Statistical analysis
Categorical data were expressed using frequencies and percentages. Numerical data were described as the mean and standard deviation or the median and range, as appropriate. The chi-squared test was used to assess the association between KRAS status and patients' disease characteristics.
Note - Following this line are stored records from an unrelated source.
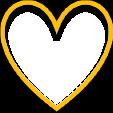 corazón - Inicio
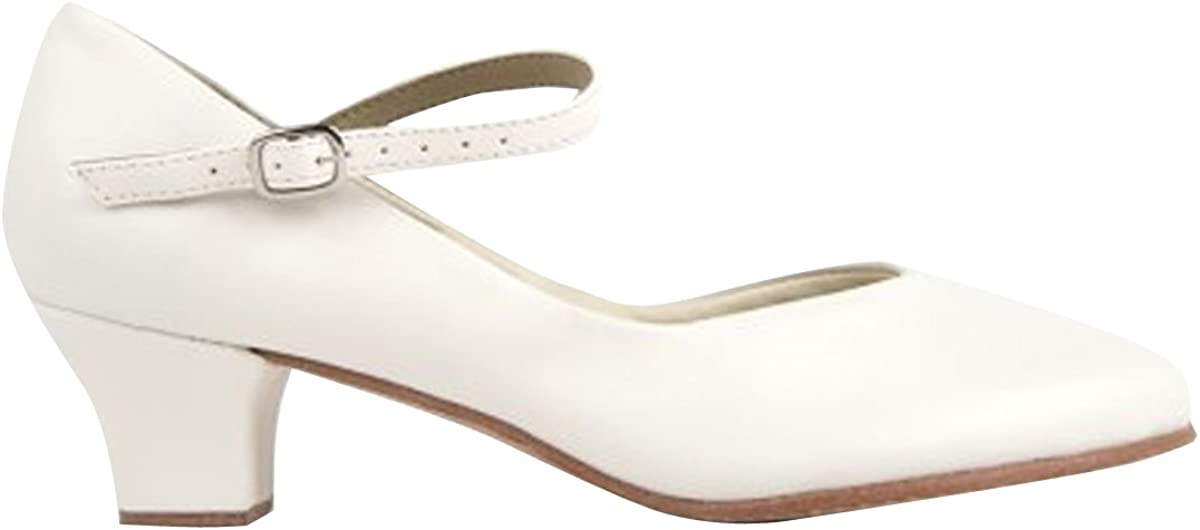 """So Danca CH50 Character Max 76% OFF with Reservation Heel 1.5"""" Shoe"""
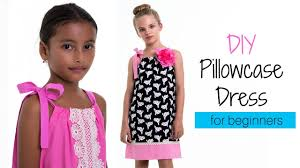 Free Pillowcase Pattern Awesome Free Girls Dress Pattern Pillowcase Dress YouTube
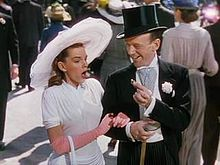 Judy Garland as Hannah Brown and Fred Astaire as Don Hewes in the finale of the 1948 musical Easter Parade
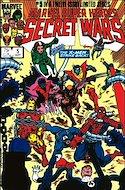 Marvel Super Heroes Secret Wars (Comic Book) #5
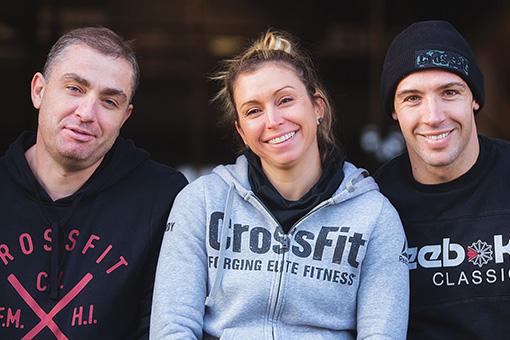 Équipe CrossFit Hostilius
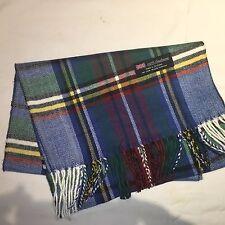 100% Cashmere Winter Scarf Scarve Scotland Warm Plaid Blue, Red White Wrap Shawl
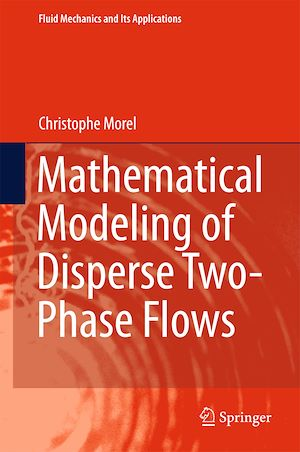 Vignette du livre Mathematical Modeling of Disperse Two-Phase Flows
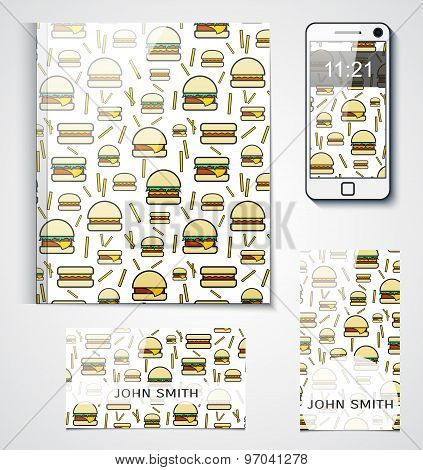 Branded product design with the background of hamburgers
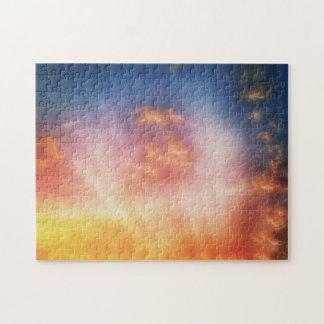 Textured Sun Rays warm Puzzle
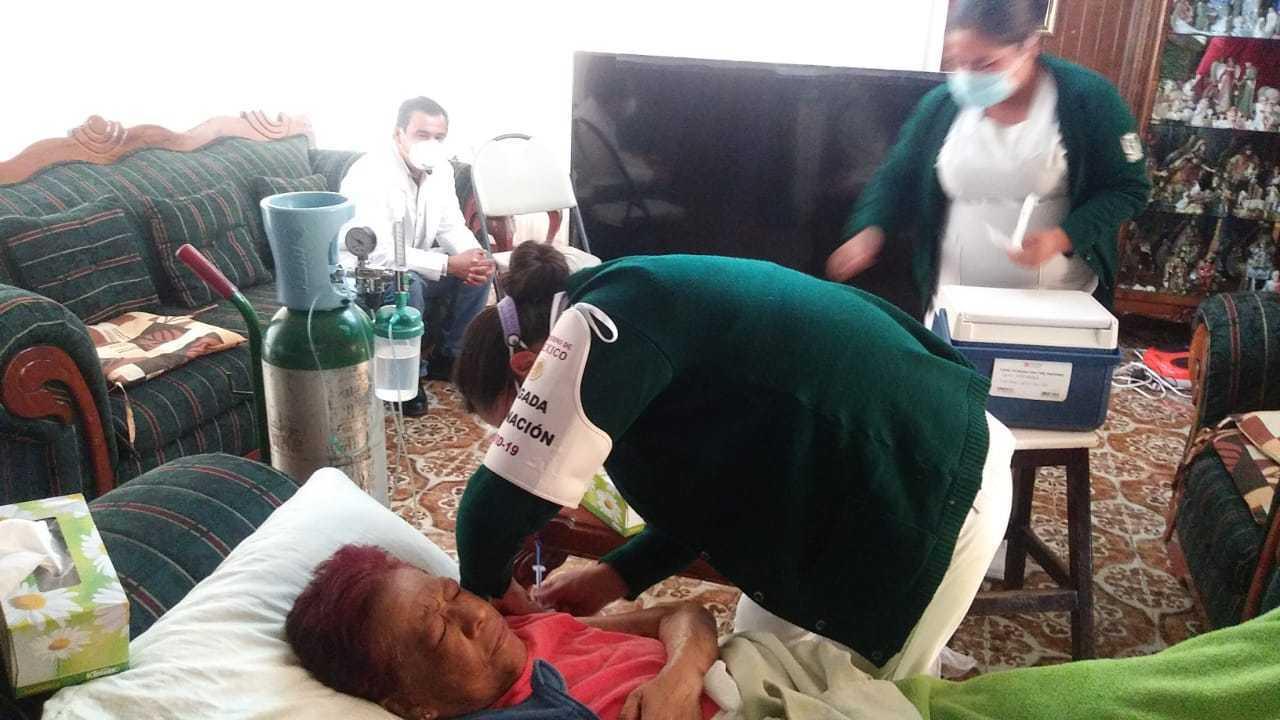 Concluyó con éxito vacunación en Tlaxcala Capital y tres municipios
Kaplan-Meier (KM) survival curves and log-rank assessment were used to compare the OS of mutant KRAS vs. wild-type KRAS. Cox regression analysis was conducted and stratified by patients' sex, age, primary tumor location, metastatic site, and KRAS status, and HR were calculated. All statistical analyses were analyzed using Statistical Package for the Social Sciences (SPSS) version 25.0 (IBM Corp., Armonk, NY). A p-value of <0.05 was considered statistically significant.
Results
Descriptive statistics
Our final study participants included 120 patients with mCRC with a median age of 53.5 years (range = 19-83) (Table 1). The histogram distribution of age is shown in Figure 2.
Table 1. The mean and the median age of patients.
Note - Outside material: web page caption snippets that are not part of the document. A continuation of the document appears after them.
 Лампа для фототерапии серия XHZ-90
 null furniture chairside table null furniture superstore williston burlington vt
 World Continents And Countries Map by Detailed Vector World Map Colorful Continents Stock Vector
N: total number of study participants.
| Age | |
| N | 120 |
| Mean | 52.6 |
| Median | 53.5 |
| Standard deviation | 12.6 |
| Minimum | 19 |
| Maximum | 83 |
Figure 2. Age histogram.
N: total number of study participants.
Baseline descriptive statistics of the 120 patients showed the following: (1) 60.8% and 39.1% were males and females, respectively; (2) 82.5% of the primary tumor location was on the left side, whereas 17.5% was found on the right side; (3) the metastatic sites were liver only (47.5%), lung only (18.3%), liver and lung (12.5%), > two organs involved (2.5%), other (5.8%), and peritoneum (13.3%); (4) KRAS status was mutant (43.3%) and wild type (56.7%); (5) there were nine total different codons associated with KRAS mutation, and the most common was gly12asp (36.5%), followed by gly12val (23.1%) (Table 2).
Table 2. Baseline descriptive statistics of patient-tumor characteristics.
KRAS: Kirsten rat sarcoma viral oncogene homolog; Gly: glycine; Asp: aspartate; Val: valine; Ser: serine; Lys: lysine; Asn: asparagine; Cys: cysteine; Ala: alanine; Thr: threonine; Glu: glutamate.
| Frequency | Percent | ||
| Status | Censored | 24 | 20% |
| Event | 96 | 80% | |
| Age groups | <40 | 19 | 15.8% |
| 40-60 | 67 | 55.8% | |
| >60 | 34 | 28.3% | |
| Sex | Male | 73 | 60.8% |
| Female | 47 | 39.2% | |
| Site | Left | 99 | 82.50% |
| Right | 21 | 17.50% | |
| Metastatic spread | Liver only | 57 | 47.50% |
| Lung only | 22 | 18.3% | |
| Liver & lung | 15 | 12.50% | |
| > 2 organs involved | 3 | 2.50% | |
| Other | 7 | 5.8% | |
| Peritoneum | 16 | 13.3% | |
| KRAS status | Mutant | 52 | 43.3% |
| Wild-type | 68 | 56.7% | |
| KRAS codon | Gly12asp | 19 | 36.5% |
| Gly12val | 12 | 23.1% | |
| Gly13asp | 7 | 13.5% | |
| Gly12ser | 4 | 7.7% | |
| Lys117asn | 3 | 5.8% | |
| Gly12cys | 3 | 5.8% | |
| Gly12ala | 2 | 3.9% | |
| Ala59thr | 1 | 1.9% | |
| Ala59glu | 1 | 1.9% |
Chi-square analysis between KRAS status and patient-tumor characteristics
Chi-squared test was used to assess the correlation between KRAS status and patient-tumor characteristics (age, sex, location of the primary tumor, and metastatic spread). KRAS mutation was found to have a predilection toward the right side (p = 0.018). There was no statistically significant difference in the distribution of age, sex, and metastatic spread according to KRAS status (Table 3).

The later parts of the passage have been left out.